— ASSIGNED TASK —
Nothing but the lines below from the one that contains "full bathroom featuring" through the one that contains "A modern two-story" should be retyped, exactly and including both ends. Do not include pictures.
━━━ DATASET ━━━
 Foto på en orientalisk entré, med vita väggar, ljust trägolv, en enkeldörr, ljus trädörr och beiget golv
━━━
━━━ DATASET ━━━
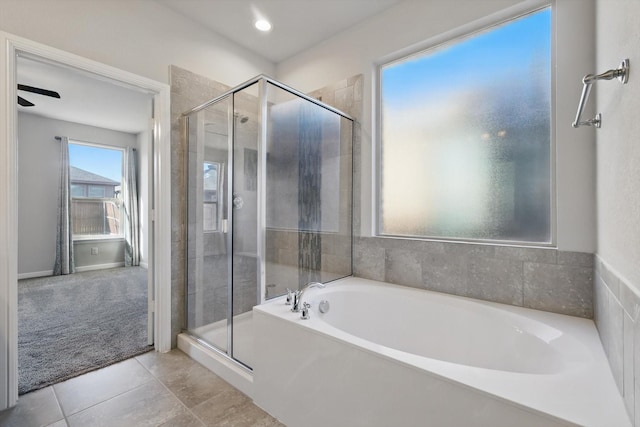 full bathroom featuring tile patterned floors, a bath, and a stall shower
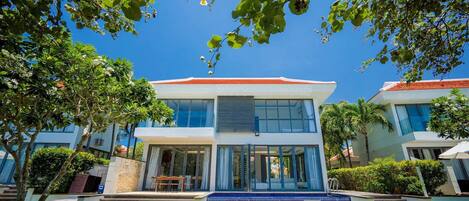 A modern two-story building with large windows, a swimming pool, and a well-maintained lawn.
━━━
— REPLY TO THE EXERCISE —
 full bathroom featuring tile patterned floors, a bath, and a stall shower
 A modern two-story building with large windows, a swimming pool, and a well-maintained lawn.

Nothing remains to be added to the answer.